An Access® developer, in order to build a database, sets up tables and creates any necessary indexes. He or she also creates data entry forms via which information is actually entered into the targeted tables, thus populating them. These forms are what data entry operators work with in order to quickly and safely enter what are sometimes massive amounts of information. Maintenance work for which an Access® developer might be responsible includes things such as modifying tables by the modification of the tables' columns. As a business grows, columns might need to be added, data types might need to be changed, and the creation of entirely new tables might be necessary to meet the demands of a growing operation.
The generation of reports that an Access® developer might have to do is almost always related to providing valuable and accurate information to the business' managers who make decisions. Managers might need to know how well a particular product or service is selling and to what type of customer it sells or does not sell so that they, as managers, can base corporate decisions on actual results. If they collect product or service review information or ratings of any sort from their customers, they might want to study that feedback to see the complaints and compliments they are receiving in order to make necessary changes for customer satisfaction and retention. An Access® developer writes queries that are usually advanced in order to "extract" the information needed to build these important reports.

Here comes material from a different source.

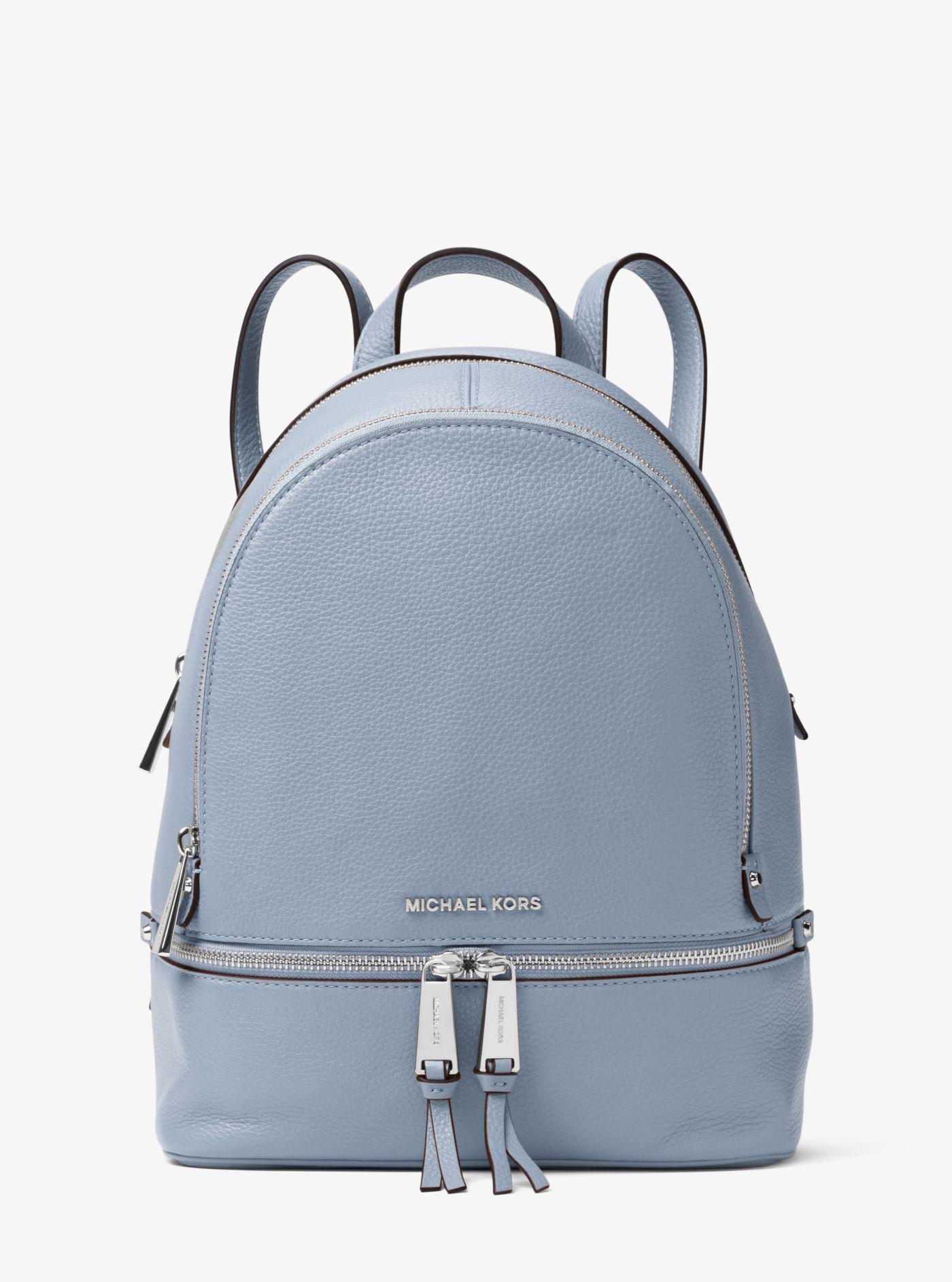 1516175a5a9c clearance michael kors blue rhea medium leather backpack lyst. view  fullscreen 05196 6d6a2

Troubleshooting technical problems directly related to the building, modification and maintenance of the databases also tends to be the responsibility of an Access® developer, especially if he or she is a senior developer. If there are problems with the actual software, the developer is typically the one to contact the software company that developed the program--Microsoft in the case of Access®. The average Access® developer job description will also specify the need for knowledge and familiarity with Structured Query Language (SQL) reporting services, the writing of macros, SQL servers, the concepts of relational databases and Visual Basic for applications (VBA).